* _Record extracts_:
-- start --
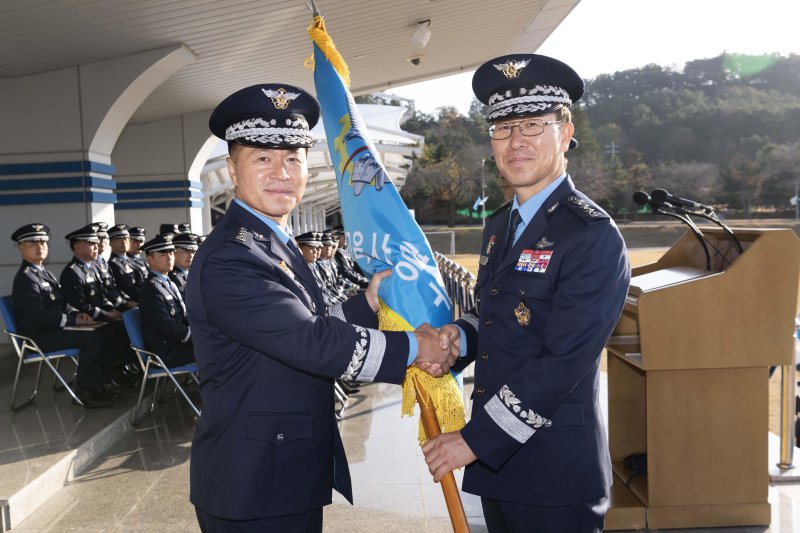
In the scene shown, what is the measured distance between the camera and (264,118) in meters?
1.78

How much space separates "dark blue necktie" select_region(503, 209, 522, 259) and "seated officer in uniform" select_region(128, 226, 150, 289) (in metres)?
6.41

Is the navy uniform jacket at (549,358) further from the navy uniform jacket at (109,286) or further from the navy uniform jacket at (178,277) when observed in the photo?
the navy uniform jacket at (109,286)

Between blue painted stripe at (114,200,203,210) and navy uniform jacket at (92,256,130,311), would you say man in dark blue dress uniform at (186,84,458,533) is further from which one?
blue painted stripe at (114,200,203,210)

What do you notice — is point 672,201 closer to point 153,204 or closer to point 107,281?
point 107,281

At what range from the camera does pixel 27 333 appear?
521 centimetres

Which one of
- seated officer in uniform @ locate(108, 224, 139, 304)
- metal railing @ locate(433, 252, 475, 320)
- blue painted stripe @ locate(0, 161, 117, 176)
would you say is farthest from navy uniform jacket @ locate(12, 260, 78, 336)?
metal railing @ locate(433, 252, 475, 320)

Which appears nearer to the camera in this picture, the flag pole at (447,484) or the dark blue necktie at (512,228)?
the flag pole at (447,484)

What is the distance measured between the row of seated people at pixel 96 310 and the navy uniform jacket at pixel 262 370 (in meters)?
3.42

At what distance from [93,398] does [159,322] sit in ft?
3.18

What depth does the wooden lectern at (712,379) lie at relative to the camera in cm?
270

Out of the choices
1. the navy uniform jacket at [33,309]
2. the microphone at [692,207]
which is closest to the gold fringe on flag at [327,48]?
the microphone at [692,207]

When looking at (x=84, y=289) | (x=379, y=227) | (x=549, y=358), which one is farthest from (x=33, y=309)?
(x=549, y=358)

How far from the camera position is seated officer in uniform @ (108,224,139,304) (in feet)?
24.5

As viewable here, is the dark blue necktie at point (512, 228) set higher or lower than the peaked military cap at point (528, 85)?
lower
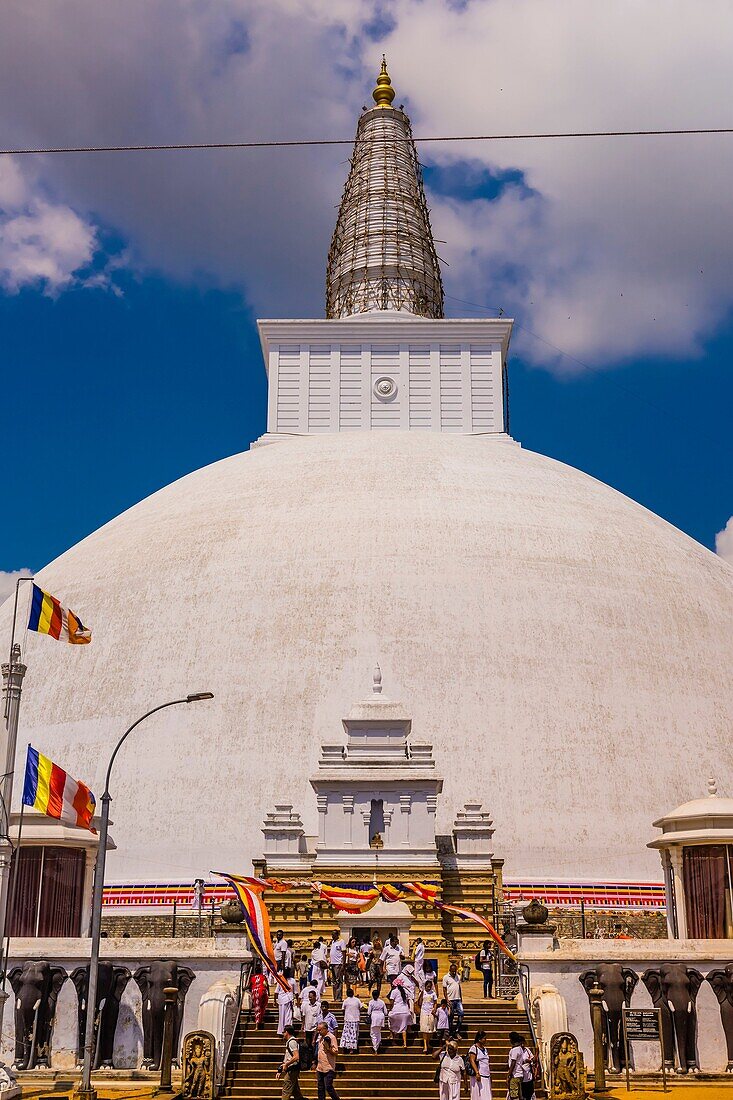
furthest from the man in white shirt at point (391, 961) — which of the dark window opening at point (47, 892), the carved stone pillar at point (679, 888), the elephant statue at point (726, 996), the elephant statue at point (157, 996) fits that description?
the dark window opening at point (47, 892)

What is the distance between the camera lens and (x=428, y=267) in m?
50.1

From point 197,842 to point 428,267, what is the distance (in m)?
26.9

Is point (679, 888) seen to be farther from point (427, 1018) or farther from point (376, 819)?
point (427, 1018)

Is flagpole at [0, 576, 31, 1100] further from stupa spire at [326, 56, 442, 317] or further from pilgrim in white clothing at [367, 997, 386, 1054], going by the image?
stupa spire at [326, 56, 442, 317]

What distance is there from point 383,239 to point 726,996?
112 ft

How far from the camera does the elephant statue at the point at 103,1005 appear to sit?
22.2 m

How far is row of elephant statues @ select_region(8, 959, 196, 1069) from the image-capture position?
22234 millimetres

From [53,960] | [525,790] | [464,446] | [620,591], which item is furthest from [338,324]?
[53,960]

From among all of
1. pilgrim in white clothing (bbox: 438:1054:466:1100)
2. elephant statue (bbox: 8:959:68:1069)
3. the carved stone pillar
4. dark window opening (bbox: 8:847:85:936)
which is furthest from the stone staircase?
dark window opening (bbox: 8:847:85:936)

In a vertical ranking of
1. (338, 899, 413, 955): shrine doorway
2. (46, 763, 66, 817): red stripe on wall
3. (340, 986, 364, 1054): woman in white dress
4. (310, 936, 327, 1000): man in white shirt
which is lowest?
(340, 986, 364, 1054): woman in white dress

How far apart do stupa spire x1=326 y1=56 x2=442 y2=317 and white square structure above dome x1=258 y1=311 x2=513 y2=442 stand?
2371mm

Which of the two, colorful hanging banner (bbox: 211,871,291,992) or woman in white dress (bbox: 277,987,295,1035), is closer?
woman in white dress (bbox: 277,987,295,1035)

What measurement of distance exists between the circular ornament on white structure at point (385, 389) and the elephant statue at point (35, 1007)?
2642 centimetres

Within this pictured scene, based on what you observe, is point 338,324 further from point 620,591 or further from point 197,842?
point 197,842
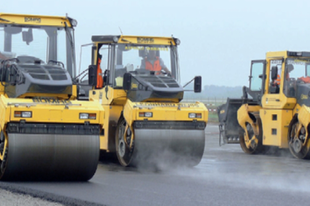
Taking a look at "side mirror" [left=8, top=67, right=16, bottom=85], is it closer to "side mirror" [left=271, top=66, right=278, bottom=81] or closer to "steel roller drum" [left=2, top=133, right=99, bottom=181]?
"steel roller drum" [left=2, top=133, right=99, bottom=181]

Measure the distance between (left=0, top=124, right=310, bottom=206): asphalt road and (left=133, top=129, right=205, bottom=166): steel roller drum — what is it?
18 cm

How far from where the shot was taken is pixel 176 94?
41.4 ft

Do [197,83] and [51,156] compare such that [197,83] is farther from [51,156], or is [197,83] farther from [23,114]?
[23,114]

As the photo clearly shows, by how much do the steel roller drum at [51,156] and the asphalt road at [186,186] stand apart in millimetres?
164

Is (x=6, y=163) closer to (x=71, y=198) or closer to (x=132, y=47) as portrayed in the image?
(x=71, y=198)

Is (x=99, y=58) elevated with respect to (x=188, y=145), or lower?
elevated

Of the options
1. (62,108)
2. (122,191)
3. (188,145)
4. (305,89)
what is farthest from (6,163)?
(305,89)

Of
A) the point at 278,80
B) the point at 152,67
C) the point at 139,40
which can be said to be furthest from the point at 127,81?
the point at 278,80

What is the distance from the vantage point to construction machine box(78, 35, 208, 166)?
12.0 metres

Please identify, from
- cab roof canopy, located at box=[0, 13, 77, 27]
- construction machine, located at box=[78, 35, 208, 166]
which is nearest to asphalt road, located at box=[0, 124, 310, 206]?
construction machine, located at box=[78, 35, 208, 166]

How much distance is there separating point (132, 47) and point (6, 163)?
4799 millimetres

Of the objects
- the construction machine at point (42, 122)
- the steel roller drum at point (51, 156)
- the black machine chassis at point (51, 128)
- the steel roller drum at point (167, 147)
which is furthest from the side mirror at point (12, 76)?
the steel roller drum at point (167, 147)

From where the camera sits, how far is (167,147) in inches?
474

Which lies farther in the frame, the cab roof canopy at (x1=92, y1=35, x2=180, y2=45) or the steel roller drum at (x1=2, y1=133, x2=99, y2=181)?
the cab roof canopy at (x1=92, y1=35, x2=180, y2=45)
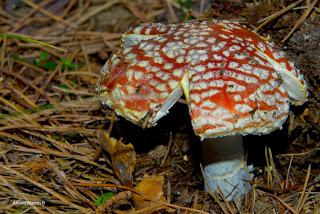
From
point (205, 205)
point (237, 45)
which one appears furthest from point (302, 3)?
point (205, 205)

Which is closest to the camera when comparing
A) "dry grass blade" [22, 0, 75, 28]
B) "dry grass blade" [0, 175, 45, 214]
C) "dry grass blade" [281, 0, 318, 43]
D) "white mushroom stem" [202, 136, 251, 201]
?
"dry grass blade" [0, 175, 45, 214]

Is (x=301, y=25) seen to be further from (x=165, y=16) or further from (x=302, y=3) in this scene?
(x=165, y=16)

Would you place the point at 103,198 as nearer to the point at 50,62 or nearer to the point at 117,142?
the point at 117,142

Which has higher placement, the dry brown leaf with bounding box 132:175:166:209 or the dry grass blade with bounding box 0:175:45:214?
the dry brown leaf with bounding box 132:175:166:209

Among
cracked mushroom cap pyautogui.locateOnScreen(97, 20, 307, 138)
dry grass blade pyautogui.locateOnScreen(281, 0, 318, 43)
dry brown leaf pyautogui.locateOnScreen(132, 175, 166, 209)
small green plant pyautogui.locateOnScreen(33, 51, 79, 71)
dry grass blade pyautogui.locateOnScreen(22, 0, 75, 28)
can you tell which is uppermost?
dry grass blade pyautogui.locateOnScreen(281, 0, 318, 43)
-- end --
Leave out the pictures and give the rest of the records again exactly.

In the scene shown, what is the measured distance between the camera and (264,118) in meters?
1.78

How much space separates "dark blue necktie" select_region(503, 209, 522, 259) and "seated officer in uniform" select_region(128, 226, 150, 289) (in metres)?
6.41

Is the navy uniform jacket at (549,358) further from the navy uniform jacket at (109,286) or further from the navy uniform jacket at (178,277) when observed in the photo?
the navy uniform jacket at (109,286)

Between blue painted stripe at (114,200,203,210) and navy uniform jacket at (92,256,130,311), would you say man in dark blue dress uniform at (186,84,458,533) is further from which one?
blue painted stripe at (114,200,203,210)

What do you notice — is point 672,201 closer to point 153,204 or closer to point 107,281?
point 107,281

At what range from the camera does pixel 27 333 appear?
521 centimetres

Which one of
- seated officer in uniform @ locate(108, 224, 139, 304)
- metal railing @ locate(433, 252, 475, 320)
- blue painted stripe @ locate(0, 161, 117, 176)
would you say is farthest from navy uniform jacket @ locate(12, 260, 78, 336)?
metal railing @ locate(433, 252, 475, 320)

Which appears nearer to the camera in this picture, the flag pole at (447,484) or the dark blue necktie at (512,228)?
the flag pole at (447,484)

What is the distance measured between the row of seated people at pixel 96 310 and the navy uniform jacket at pixel 262 370 (in meters)?
3.42

At what distance from [93,398] does [159,322] sit in ft?
3.18

What depth does the wooden lectern at (712,379) lie at relative to the camera in cm?
270

Out of the choices
1. the navy uniform jacket at [33,309]
2. the microphone at [692,207]
which is closest to the gold fringe on flag at [327,48]?
the microphone at [692,207]

When looking at (x=84, y=289) | (x=379, y=227) | (x=549, y=358), which one is farthest from (x=33, y=309)?
(x=549, y=358)

How far from the camera position is seated officer in uniform @ (108,224,139,304) (in feet)?
24.5

As viewable here, is the dark blue necktie at point (512, 228) set higher or lower than the peaked military cap at point (528, 85)?
lower
furthest from the man in white shirt at point (391, 961) — which of the dark window opening at point (47, 892), the carved stone pillar at point (679, 888), the elephant statue at point (726, 996), the elephant statue at point (157, 996) fits that description?
the dark window opening at point (47, 892)

What is the distance between the camera lens and (x=428, y=267) in m?
50.1

From point 197,842 to point 428,267, what is the distance (in m)?
26.9

Is point (679, 888) seen to be farther from point (427, 1018) or farther from point (376, 819)?
point (427, 1018)

Is flagpole at [0, 576, 31, 1100] further from stupa spire at [326, 56, 442, 317] or further from pilgrim in white clothing at [367, 997, 386, 1054], going by the image?
stupa spire at [326, 56, 442, 317]

What distance is there from point 383,239 to point 726,996?
112 ft

How far from the camera does the elephant statue at the point at 103,1005 appear to sit?
22.2 m

How far is row of elephant statues @ select_region(8, 959, 196, 1069) from the image-capture position?
22234 millimetres

From [53,960] | [525,790] | [464,446] | [620,591], which item is furthest from [338,324]?
[53,960]

From among all of
1. pilgrim in white clothing (bbox: 438:1054:466:1100)
2. elephant statue (bbox: 8:959:68:1069)
3. the carved stone pillar
4. dark window opening (bbox: 8:847:85:936)
which is furthest from the stone staircase?
dark window opening (bbox: 8:847:85:936)

In a vertical ranking of
1. (338, 899, 413, 955): shrine doorway
2. (46, 763, 66, 817): red stripe on wall
3. (340, 986, 364, 1054): woman in white dress
4. (310, 936, 327, 1000): man in white shirt
which is lowest?
(340, 986, 364, 1054): woman in white dress

How far apart do stupa spire x1=326 y1=56 x2=442 y2=317 and white square structure above dome x1=258 y1=311 x2=513 y2=442 stand?
2371mm

Which of the two, colorful hanging banner (bbox: 211,871,291,992) or woman in white dress (bbox: 277,987,295,1035), is closer?
woman in white dress (bbox: 277,987,295,1035)

What measurement of distance exists between the circular ornament on white structure at point (385, 389) and the elephant statue at point (35, 1007)?
2642 centimetres

Within this pictured scene, based on what you observe, is point 338,324 further from point 620,591 or further from point 197,842?
point 197,842
Taking a look at "side mirror" [left=8, top=67, right=16, bottom=85], is it closer to "side mirror" [left=271, top=66, right=278, bottom=81] or closer to "steel roller drum" [left=2, top=133, right=99, bottom=181]?
"steel roller drum" [left=2, top=133, right=99, bottom=181]

Measure the distance between (left=0, top=124, right=310, bottom=206): asphalt road and (left=133, top=129, right=205, bottom=166): steel roller drum — what is it?
18 cm

How far from where the shot was taken is pixel 176 94?
41.4 ft

Do [197,83] and [51,156] compare such that [197,83] is farther from [51,156], or is [197,83] farther from [23,114]?
[23,114]

As the photo clearly shows, by how much do the steel roller drum at [51,156] and the asphalt road at [186,186] stand apart in millimetres?
164

Is (x=6, y=163) closer to (x=71, y=198) or closer to (x=132, y=47) as portrayed in the image?
(x=71, y=198)

Is (x=99, y=58) elevated with respect to (x=188, y=145), or lower?
elevated

Of the options
1. (62,108)
2. (122,191)
3. (188,145)
4. (305,89)
what is farthest from (6,163)?
(305,89)

Of
A) the point at 278,80
B) the point at 152,67
C) the point at 139,40
which can be said to be furthest from the point at 127,81?
the point at 278,80

What is the distance from the vantage point to construction machine box(78, 35, 208, 166)?
12.0 metres

Please identify, from
- cab roof canopy, located at box=[0, 13, 77, 27]
- construction machine, located at box=[78, 35, 208, 166]
which is nearest to asphalt road, located at box=[0, 124, 310, 206]?
construction machine, located at box=[78, 35, 208, 166]

How much distance is there separating point (132, 47) and point (6, 163)?
4799 millimetres

Of the objects
- the construction machine at point (42, 122)
- the steel roller drum at point (51, 156)
- the black machine chassis at point (51, 128)
- the steel roller drum at point (167, 147)
which is furthest from the side mirror at point (12, 76)?
the steel roller drum at point (167, 147)

From where the camera sits, how far is (167,147) in inches?
474

Which lies farther in the frame, the cab roof canopy at (x1=92, y1=35, x2=180, y2=45) or the steel roller drum at (x1=2, y1=133, x2=99, y2=181)?
the cab roof canopy at (x1=92, y1=35, x2=180, y2=45)
From
point (205, 205)
point (237, 45)
which one appears furthest from point (302, 3)?
point (205, 205)

Which is closest to the camera when comparing
A) "dry grass blade" [22, 0, 75, 28]
B) "dry grass blade" [0, 175, 45, 214]
C) "dry grass blade" [281, 0, 318, 43]
D) "white mushroom stem" [202, 136, 251, 201]
?
"dry grass blade" [0, 175, 45, 214]

Is (x=301, y=25) seen to be further from (x=165, y=16) or further from (x=302, y=3) in this scene?
(x=165, y=16)

Would you place the point at 103,198 as nearer to the point at 50,62 or nearer to the point at 117,142?
the point at 117,142

Which has higher placement, the dry brown leaf with bounding box 132:175:166:209 or the dry grass blade with bounding box 0:175:45:214?
the dry brown leaf with bounding box 132:175:166:209

Among
cracked mushroom cap pyautogui.locateOnScreen(97, 20, 307, 138)
dry grass blade pyautogui.locateOnScreen(281, 0, 318, 43)
dry brown leaf pyautogui.locateOnScreen(132, 175, 166, 209)
small green plant pyautogui.locateOnScreen(33, 51, 79, 71)
dry grass blade pyautogui.locateOnScreen(22, 0, 75, 28)
can you tell which is uppermost?
dry grass blade pyautogui.locateOnScreen(281, 0, 318, 43)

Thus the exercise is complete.